TEXT PROVIDED ->
########################################

The reason that I directed your attention to the AIR study was that it included only the dozen nations that participated in both TIMSS and PISA. Otherwise, it is confusing to refer to the U.S.'s standing in these assessments because many nations participated only once. When several less-developed nations join in the assessments, our scores look better and better. Should we really congratulate ourselves because we got higher scores on TIMSS than Cyprus, Yemen, Botswana, and Iran? These countries were not included in the AIR study, nor was the “one district of China” to which you refer, because they did not participate in both assessments.

I agree with you about the rise of Taylorism. Frederick Taylor was the best-known proponent of scientific management and efficiency in the early part of the 20th Century, and he had a wide impact on American society, and certainly on American education. The best book on the subject, in my view, is Raymond Callahan’s "Education and the Cult of Efficiency," which was published in the early 1960s. Taylor emphasized that there was a best way to do everything and that the determination of the “best way” should be taken away from workers and put into the hands of the managers. As you acknowledge, Taylorism was thought of in its time as progressive, because it was supposedly “modern” and “scientific.” And certainly anything that was scientific was considered to be a great advance over traditional methods.

I tried to show in my book "Left Back" that John Dewey’s ideas resonated more with affluent school districts and elite private schools than regular public schools, while Taylor’s ideas had a profound impact on the public schools that most children attended. In addition, the I.Q. testing movement that burgeoned after the First World War was embraced in virtually all schools, even by leaders of the progressive education movement because it too was considered “scientific” and was promoted by the top pedagogical experts of the time (such as Edward Thorndike of Teachers College).

We don’t seem to be able to escape our history, so it seems awfully important to study it, to know which coils have wrapped themselves around our brains, which ideas undergird our assumptions.

########################################

ITEMS ->
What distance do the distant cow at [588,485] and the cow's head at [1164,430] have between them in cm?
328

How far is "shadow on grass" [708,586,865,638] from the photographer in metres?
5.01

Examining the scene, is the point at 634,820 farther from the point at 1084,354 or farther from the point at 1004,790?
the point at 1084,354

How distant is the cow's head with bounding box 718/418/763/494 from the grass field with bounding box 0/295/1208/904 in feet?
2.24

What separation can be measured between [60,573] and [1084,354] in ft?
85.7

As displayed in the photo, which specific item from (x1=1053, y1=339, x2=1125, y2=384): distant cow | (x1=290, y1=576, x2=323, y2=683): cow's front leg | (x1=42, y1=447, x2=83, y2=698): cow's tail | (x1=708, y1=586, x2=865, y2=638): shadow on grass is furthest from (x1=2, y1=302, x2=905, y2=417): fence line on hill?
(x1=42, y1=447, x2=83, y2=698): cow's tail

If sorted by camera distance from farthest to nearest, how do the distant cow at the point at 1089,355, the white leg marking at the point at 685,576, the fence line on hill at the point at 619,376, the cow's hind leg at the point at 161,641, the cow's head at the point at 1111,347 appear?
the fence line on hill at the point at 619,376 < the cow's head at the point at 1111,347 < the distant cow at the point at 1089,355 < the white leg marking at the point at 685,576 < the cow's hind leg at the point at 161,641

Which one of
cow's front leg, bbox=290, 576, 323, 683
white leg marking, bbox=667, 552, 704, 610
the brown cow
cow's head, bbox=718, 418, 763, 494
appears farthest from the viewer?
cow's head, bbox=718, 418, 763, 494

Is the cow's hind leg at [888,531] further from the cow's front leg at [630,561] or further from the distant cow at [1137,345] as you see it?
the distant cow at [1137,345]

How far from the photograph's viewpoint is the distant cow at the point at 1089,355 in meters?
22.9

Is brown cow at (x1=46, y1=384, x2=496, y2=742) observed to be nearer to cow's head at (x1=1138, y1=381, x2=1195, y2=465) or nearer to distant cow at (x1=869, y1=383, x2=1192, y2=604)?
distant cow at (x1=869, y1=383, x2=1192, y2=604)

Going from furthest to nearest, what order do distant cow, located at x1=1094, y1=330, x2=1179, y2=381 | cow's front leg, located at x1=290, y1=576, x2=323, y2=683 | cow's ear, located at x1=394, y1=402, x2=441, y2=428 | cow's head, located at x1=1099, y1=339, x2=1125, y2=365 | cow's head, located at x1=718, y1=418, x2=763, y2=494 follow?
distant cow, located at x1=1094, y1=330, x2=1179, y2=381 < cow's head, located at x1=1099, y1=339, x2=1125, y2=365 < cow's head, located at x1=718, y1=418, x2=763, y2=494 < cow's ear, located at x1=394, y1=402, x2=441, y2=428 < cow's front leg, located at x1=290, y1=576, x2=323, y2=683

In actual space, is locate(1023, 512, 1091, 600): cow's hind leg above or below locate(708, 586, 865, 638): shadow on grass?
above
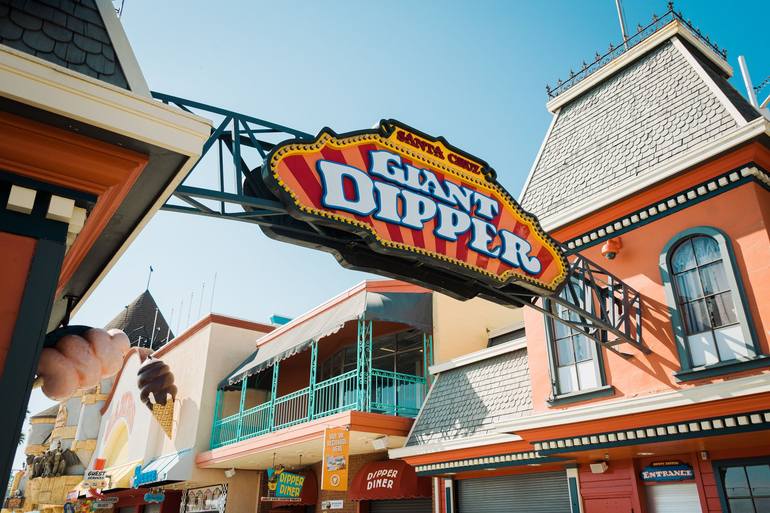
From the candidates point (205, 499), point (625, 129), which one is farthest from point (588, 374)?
point (205, 499)

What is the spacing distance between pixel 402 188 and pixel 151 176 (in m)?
3.53

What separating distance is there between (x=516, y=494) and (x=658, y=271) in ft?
17.4

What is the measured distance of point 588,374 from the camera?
10031 mm

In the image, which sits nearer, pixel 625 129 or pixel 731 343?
pixel 731 343

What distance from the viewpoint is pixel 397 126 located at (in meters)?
7.43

########################################

OBJECTIVES ->
1. In the text about Taylorism and American schooling, which book does the writer call the best on the subject?
2. Recast part of the listing as a numbered list without blank lines, beginning at the line that contains "From the candidates" and running through the last line of the listing.

OUTPUTS IN ORDER ->
1. Raymond Callahan's "Education and the Cult of Efficiency."

2.
1. From the candidates point (205, 499), point (625, 129), which one is farthest from point (588, 374)?
2. point (205, 499)
3. What is the spacing distance between pixel 402 188 and pixel 151 176 (in m)?
4. 3.53
5. What separating distance is there between (x=516, y=494) and (x=658, y=271) in ft?
6. 17.4
7. What is the measured distance of point 588,374 from the camera?
8. 10031 mm
9. In the image, which sits nearer, pixel 625 129 or pixel 731 343?
10. pixel 731 343
11. What distance from the viewpoint is pixel 397 126 located at (in meters)?
12. 7.43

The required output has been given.